I've reported bugs with no fee. Some were fixed and some were not. I don't assume to be the first or last person to report a bug. I highly doubt any developer would purposefully leave in bugs. Sometimes fixing one bug involves creating 2 or 3 or even more.Petermint wrote:Microsoft are well known for never fixing some problems. Many years ago, I reported a serious problem and supplied a fix. The next release of Windows contained the same problem because they cut the development version of Windows before applying my fix. I tried to report the problem and fix for the new release but Microsoft said I had to pay a $135 service fee to report the problem. That is one area where Linux saves some money.

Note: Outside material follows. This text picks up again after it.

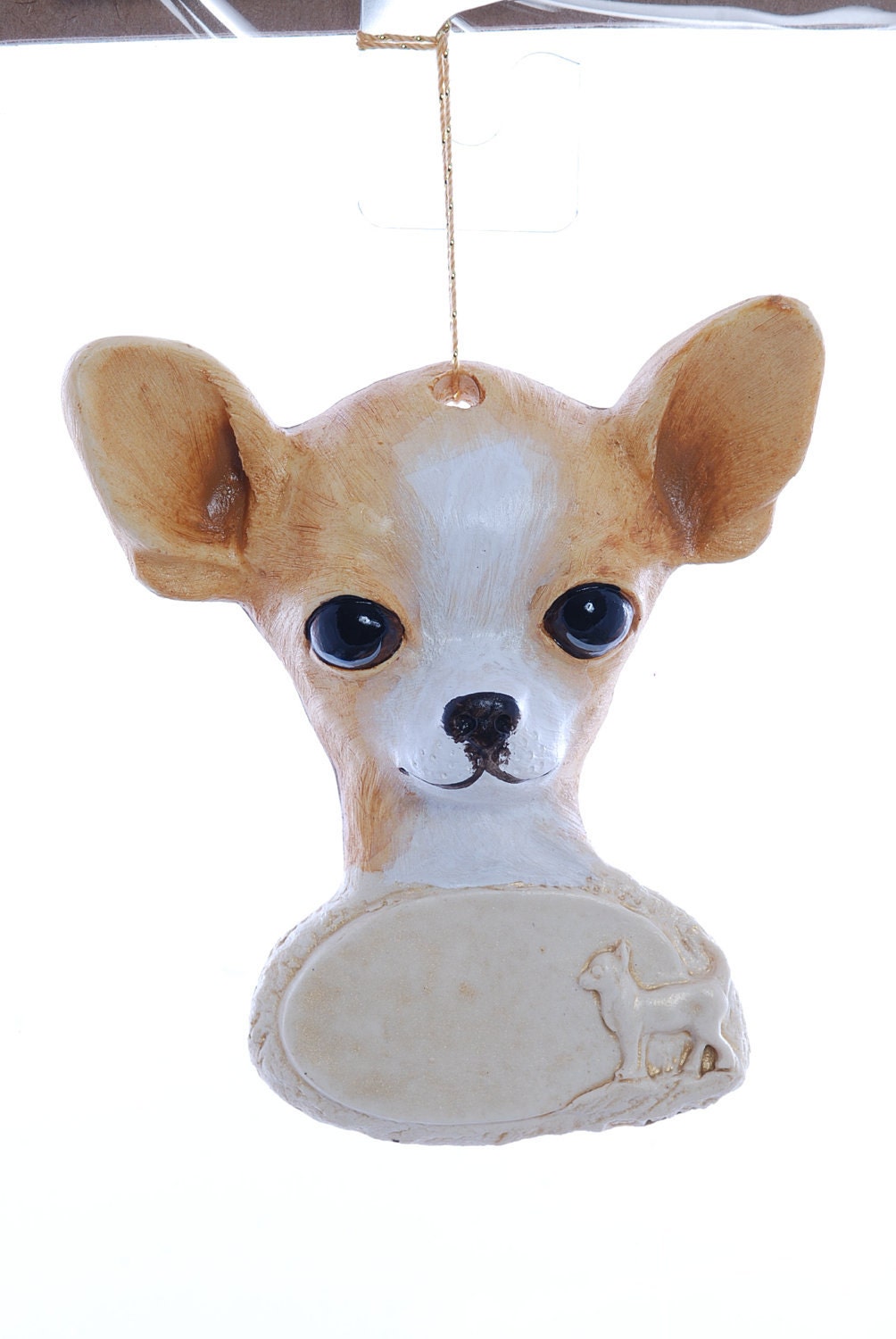 chihuahua lawn ornaments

Microsoft did not get the $135. Some computers under my control switched to Linux. Based on the feedback from my publishing stories like that, somewhere over 10,000 desktop computers switched to Linux.
Unfortunately most of those organisations have to keep some computers running Windows. My posts here are about why I have to keep Windows running on at least one computer. The discussion should help the development of Linux. Instead I find people saying we should somehow treat Linux as a special case.
We officially do not like Windows because new releases introduce errors but we have to like Linux despite a new release introducing errors plus regressions. We officially do not like Windows because the new user interface is dumb compared to the previous release but we have to like it when Linux does exactly the same.
The discussion is not to treat Linux as a special case. Merely to start a dialogue to consider suggestions and ideas.
As for "we" "officially" not liking windows, that's a blanket statement. Almost every new iteration and patch for every OS, as well as 3rd party software, comes with bug fixes and new bugs. Stating that the user interface is "dumb", when many distros have copied it, is not only an opinion but nonsensical as well. UI's are inherently subjective. I've developed UI's for several apps within my company and are all equally criticized. When one feature is changed team "x" complains. When it goes back to the old way, team "y" complains. The bottom line is, you consider the over all average user experience and go from there. Linux and Windows, as well as OSx all do the same thing. Just in different ways. Neither are "dumb", just different.
Also, you don't have to like a new UI, Windows, Linux, or otherwise. Just like Linux, you are free to change your UI in Windows and OSx. There are a ton of 3rd party UI's for almost every OS. Everyone's got a preference. For instance, while I dislike OSx, my favorite UI is Pantheon.